---
license: other
tags:
  - remote-sensing
  - satellite-imagery
  - aerial-imagery
  - vision-language
  - zero-shot-mapping
  - contrastive-learning
  - clip
  - cvprw-2024
pipeline_tag: image-feature-extraction
library_name: transformers
arxiv: 2307.15904
---

# Sat2Cap

Sat2Cap is a vision-language model for **zero-shot mapping** from overhead imagery. Given satellite or aerial imagery, Sat2Cap predicts representations aligned with ground-level visual/textual concepts, enabling downstream mapping with free-form natural language queries.

This model is associated with the CVPRW 2024 paper:

**Sat2Cap: Mapping Fine-Grained Textual Descriptions from Satellite Images**  
Aayush Dhakal, Adeel Ahmad, Subash Khanal, Srikumar Sastry, Hannah Kerner, Nathan Jacobs

Sat2Cap is designed for mapping concepts that are difficult to express as a fixed set of land-cover or object classes. Instead of training a separate classifier for every attribute, the model learns a shared representation that can be queried using text.

## Model Details

- **Developed by:** Multimodal Vision Research Laboratory (MVRL), Washington University in St. Louis
- **Model type:** Vision-language / cross-view representation model
- **Primary modality:** Overhead satellite or aerial imagery
- **Output:** Embeddings aligned with CLIP-style ground-level visual/textual representations
- **Task:** Zero-shot mapping with free-form text queries
- **Paper:** [Sat2Cap: Mapping Fine-Grained Textual Descriptions from Satellite Images](https://doi.org/10.1109/CVPRW63382.2024.00058)
- **arXiv:** [2307.15904](https://arxiv.org/abs/2307.15904)

## Intended Use

Sat2Cap can be used for research on:

- text-based mapping from overhead imagery
- weakly supervised remote-sensing representation learning
- cross-view learning between overhead and ground-level imagery
- geographic vision-language models
- retrieval or scoring of locations using free-form textual concepts

Example queries might include concepts such as seasonal activity, land use, visible human activity, scene ambience, or ground-level attributes that may be correlated with overhead appearance.

## Out-of-Scope Use

Sat2Cap should not be used as a standalone system for:

- safety-critical or emergency-response decisions
- legal, financial, insurance, or eligibility decisions
- surveillance or individual-level tracking
- definitive factual claims about a specific property, person, or event
- applications where errors in geographic inference could cause harm

The model predicts likely ground-level concepts from overhead imagery and learned correlations. It does not directly observe ground-level conditions at inference time.

## How It Works

Sat2Cap learns from paired overhead and ground-level imagery. For a given location and overhead image, the model predicts the expected CLIP embedding of the associated ground-level scenery. These predicted embeddings can then be compared with text embeddings to support free-form textual mapping.

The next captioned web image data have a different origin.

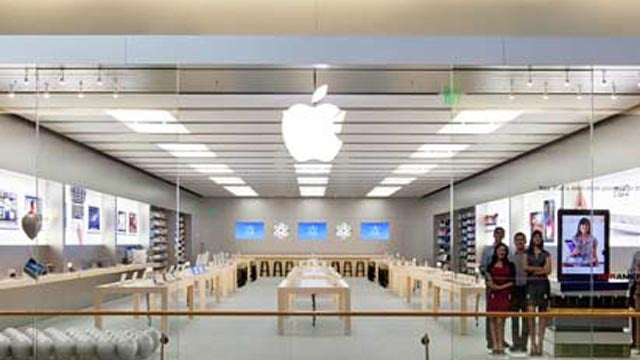 Bad Apple Store Genius Stole $16,000 in iPhones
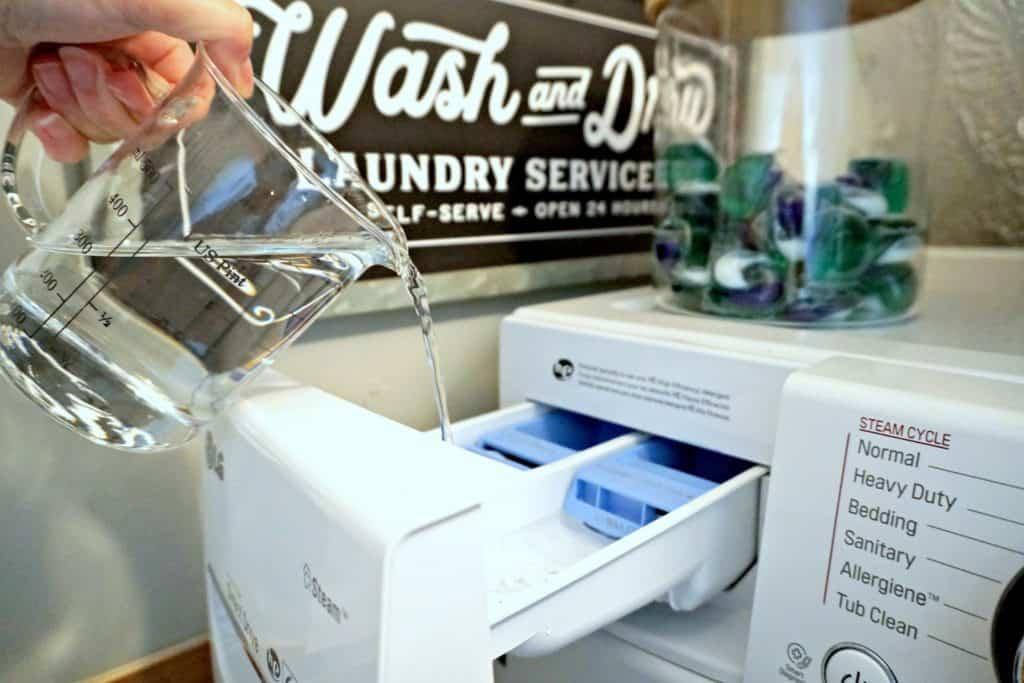 adding vinegar to front loading washing machine to clean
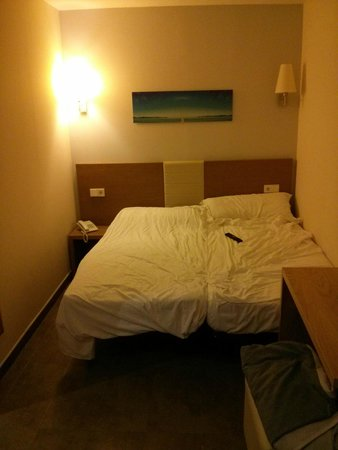 Hotel Don Pepe: Room: beds
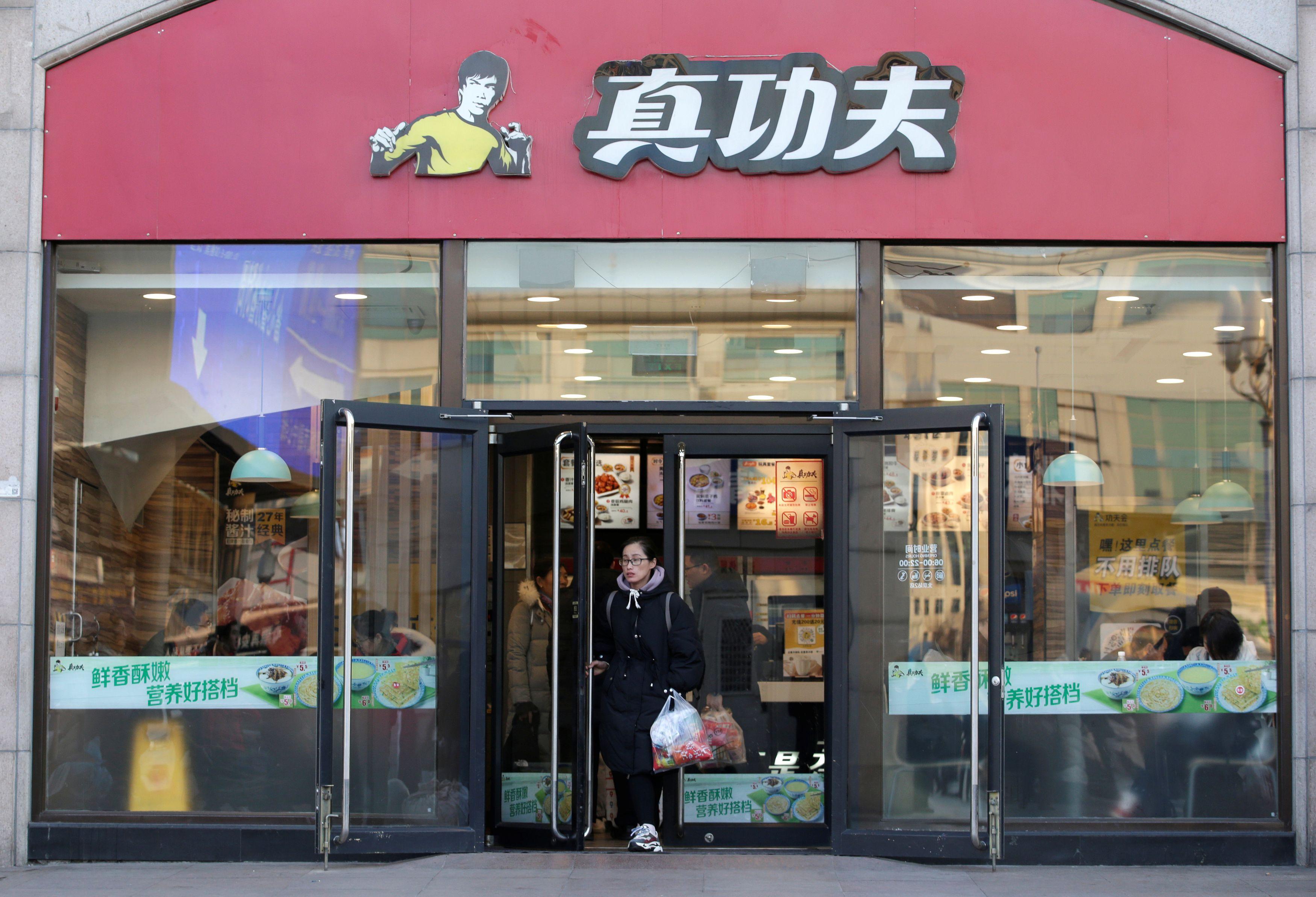 Lanac Real Kungfu u logu ima sliku Breucea Leeja / Reuters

The paper reports training on a large-scale weakly supervised dataset of **6.1M paired overhead and ground-level images**. Sat2Cap can also incorporate temporal information, allowing it to model concepts that vary over time.

## Training Data

Sat2Cap is trained using weak supervision from paired overhead and ground-level imagery. The associated paper reports a dataset of **6.1M overhead/ground-level image pairs**.

Because the model learns from naturally collected imagery, its behavior can reflect geographic coverage patterns, temporal sampling bias, camera/platform bias, and regional imbalances present in the training data.

## Evaluation

The Sat2Cap paper evaluates the model's ability to capture ground-level concepts and support large-scale mapping of fine-grained textual queries. Please see the paper for the full experimental protocol, baselines, metrics, and qualitative examples.

## Limitations and Biases

Sat2Cap has several important limitations:

- It infers likely ground-level concepts from overhead imagery rather than directly observing ground-level conditions.
- Predictions may be unreliable in regions underrepresented in the training data.
- Seasonal, cultural, economic, and geographic correlations may introduce bias.
- Fine-grained text queries may produce plausible but incorrect geographic patterns.
- Temporal behavior depends on the temporal coverage and metadata available during training and inference.
- The model should be validated on the target region and use case before deployment.

Users should treat Sat2Cap outputs as research signals or hypotheses, not as authoritative observations.

## License

This model is currently marked as **research-use only / license pending**.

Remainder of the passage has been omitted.